■ Aim of the exercise:
Using the records that appear below, write out exactly the lines from the one with "Tanzania, site E06, 2014-11-19" through the one with "family: Bovidae", keeping both end lines.

■ Records to use:
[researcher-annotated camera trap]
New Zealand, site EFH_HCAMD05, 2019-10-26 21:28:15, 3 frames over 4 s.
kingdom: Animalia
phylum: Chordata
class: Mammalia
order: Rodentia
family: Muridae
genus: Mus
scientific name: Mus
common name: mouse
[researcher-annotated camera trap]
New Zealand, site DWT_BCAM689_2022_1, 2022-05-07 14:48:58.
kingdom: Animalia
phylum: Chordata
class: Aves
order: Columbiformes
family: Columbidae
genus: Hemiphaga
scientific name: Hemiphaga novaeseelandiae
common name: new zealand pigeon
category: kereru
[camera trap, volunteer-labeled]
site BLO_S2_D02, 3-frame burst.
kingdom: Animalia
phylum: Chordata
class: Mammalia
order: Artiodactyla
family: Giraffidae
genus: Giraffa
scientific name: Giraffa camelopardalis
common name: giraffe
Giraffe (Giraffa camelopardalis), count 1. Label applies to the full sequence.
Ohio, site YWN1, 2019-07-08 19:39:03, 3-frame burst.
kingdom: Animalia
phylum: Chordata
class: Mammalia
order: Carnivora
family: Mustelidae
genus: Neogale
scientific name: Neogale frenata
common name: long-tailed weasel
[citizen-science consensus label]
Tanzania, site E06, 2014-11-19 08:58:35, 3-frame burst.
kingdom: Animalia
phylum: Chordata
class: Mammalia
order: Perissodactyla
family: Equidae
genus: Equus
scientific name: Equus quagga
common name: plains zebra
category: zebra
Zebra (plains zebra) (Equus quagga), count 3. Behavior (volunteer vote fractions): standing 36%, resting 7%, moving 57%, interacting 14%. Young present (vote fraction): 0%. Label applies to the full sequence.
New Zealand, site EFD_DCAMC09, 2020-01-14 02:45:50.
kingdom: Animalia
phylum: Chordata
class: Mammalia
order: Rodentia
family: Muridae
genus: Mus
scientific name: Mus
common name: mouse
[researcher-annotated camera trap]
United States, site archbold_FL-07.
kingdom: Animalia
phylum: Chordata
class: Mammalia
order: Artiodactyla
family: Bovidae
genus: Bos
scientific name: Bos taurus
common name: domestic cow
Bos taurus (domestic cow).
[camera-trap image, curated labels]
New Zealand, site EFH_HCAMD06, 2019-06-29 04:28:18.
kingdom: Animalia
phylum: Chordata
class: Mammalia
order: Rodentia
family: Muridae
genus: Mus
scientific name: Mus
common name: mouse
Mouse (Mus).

■ Answer box:
Tanzania, site E06, 2014-11-19 08:58:35, 3-frame burst.
kingdom: Animalia
phylum: Chordata
class: Mammalia
order: Perissodactyla
family: Equidae
genus: Equus
scientific name: Equus quagga
common name: plains zebra
category: zebra
Zebra (plains zebra) (Equus quagga), count 3. Behavior (volunteer vote fractions): standing 36%, resting 7%, moving 57%, interacting 14%. Young present (vote fraction): 0%. Label applies to the full sequence.
New Zealand, site EFD_DCAMC09, 2020-01-14 02:45:50.
kingdom: Animalia
phylum: Chordata
class: Mammalia
order: Rodentia
family: Muridae
genus: Mus
scientific name: Mus
common name: mouse
[researcher-annotated camera trap]
United States, site archbold_FL-07.
kingdom: Animalia
phylum: Chordata
class: Mammalia
order: Artiodactyla
family: Bovidae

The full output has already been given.